Post by Dann Corbit »

Dann Corbit wrote:
Dann Corbit wrote:
BBauer wrote:bob wrote:
{snip}NPS speedup may be an upper bound on parallel search speedup
I do not think that we have to accept even this.
Consider alpha-beta search. By examining information collected from the search we can provably search less nodes and get the same result.
Consider LMR. By examination of search results, our position in the tree, inherent dangers and a few other things we can search less nodes and get a superior DEEPER answer in the same amount of time. We did that by reduction of branching factor.
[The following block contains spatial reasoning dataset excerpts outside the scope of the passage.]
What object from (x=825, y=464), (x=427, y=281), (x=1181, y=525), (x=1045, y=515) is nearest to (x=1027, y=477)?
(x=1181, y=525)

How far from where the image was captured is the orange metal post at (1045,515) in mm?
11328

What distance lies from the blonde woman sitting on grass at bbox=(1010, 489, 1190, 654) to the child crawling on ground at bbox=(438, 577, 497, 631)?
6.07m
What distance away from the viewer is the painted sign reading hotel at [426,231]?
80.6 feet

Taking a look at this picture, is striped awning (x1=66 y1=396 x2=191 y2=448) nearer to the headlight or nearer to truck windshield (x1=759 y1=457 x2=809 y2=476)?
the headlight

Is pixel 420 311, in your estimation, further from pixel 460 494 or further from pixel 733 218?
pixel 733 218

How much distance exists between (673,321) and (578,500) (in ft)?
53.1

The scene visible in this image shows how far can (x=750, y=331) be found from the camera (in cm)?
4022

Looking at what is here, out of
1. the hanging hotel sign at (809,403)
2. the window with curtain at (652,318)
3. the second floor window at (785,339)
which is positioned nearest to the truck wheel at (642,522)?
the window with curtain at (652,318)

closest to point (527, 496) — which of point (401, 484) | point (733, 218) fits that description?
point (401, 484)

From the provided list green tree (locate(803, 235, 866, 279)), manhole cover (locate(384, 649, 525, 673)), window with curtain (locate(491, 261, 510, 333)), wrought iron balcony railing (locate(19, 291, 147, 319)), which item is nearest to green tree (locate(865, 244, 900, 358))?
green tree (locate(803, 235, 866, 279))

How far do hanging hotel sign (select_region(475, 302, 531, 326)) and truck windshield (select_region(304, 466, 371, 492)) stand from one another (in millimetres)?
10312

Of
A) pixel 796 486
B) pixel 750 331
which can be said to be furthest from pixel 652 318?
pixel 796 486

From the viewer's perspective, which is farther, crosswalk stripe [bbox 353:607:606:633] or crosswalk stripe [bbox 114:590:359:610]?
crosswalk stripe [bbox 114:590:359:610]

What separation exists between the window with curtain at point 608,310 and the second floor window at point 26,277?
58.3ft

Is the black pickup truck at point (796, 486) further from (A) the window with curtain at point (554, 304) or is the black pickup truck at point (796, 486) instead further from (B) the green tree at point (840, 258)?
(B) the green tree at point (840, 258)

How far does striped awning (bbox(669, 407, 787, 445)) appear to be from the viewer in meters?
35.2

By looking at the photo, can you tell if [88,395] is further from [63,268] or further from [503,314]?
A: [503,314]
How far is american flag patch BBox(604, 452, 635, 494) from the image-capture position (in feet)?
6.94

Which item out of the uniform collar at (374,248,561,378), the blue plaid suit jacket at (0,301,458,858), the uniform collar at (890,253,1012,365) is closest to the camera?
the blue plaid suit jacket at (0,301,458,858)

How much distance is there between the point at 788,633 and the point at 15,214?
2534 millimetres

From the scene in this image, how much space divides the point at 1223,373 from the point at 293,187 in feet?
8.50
Now, I ask the kind audience to engage in a mind experiment with me. We are going to visualize something. Consider a CPU collection with as many real CPU cores as we see in today's high end video cards. We have literally tens of thousands of high energy threads at our disposal. Let's enhance our search by coloring the tree image we collect by coloring hot areas of the search (good for us) with hot colors like red and orange and bad areas with blues and greens. We've got some neurons that know how to process this information to guide the search so that we waste less time in the cold areas and more time in the hot areas. This is a kind of information that is not nearly so feasible to collect with a single threaded search. Perhaps there are pruning algorithms that can utilize parallel information to prune better. If this is the case, and we can further reduce the branching factor because of data collected in parallel (after all, we are already doing that in many ways with data collected serially) then perhaps the only limit that really exists is a branching factor of 1.0000000

My weak mind cannot conceive that there is a way to improve upon that.
Doesn't mean that it cannot happen, just that I am not able to imagine
it.
I take it back. If chess is proven, I know the answer and I do not have to make any moves. So the branching factor is 0.

I am still having trouble trying to visualize a branching factor between 0 and 1 though, or fractal branching factors.
Perhaps a sub-one branching factor can exist if chess were "nearly" proven, like checkers was a few years ago.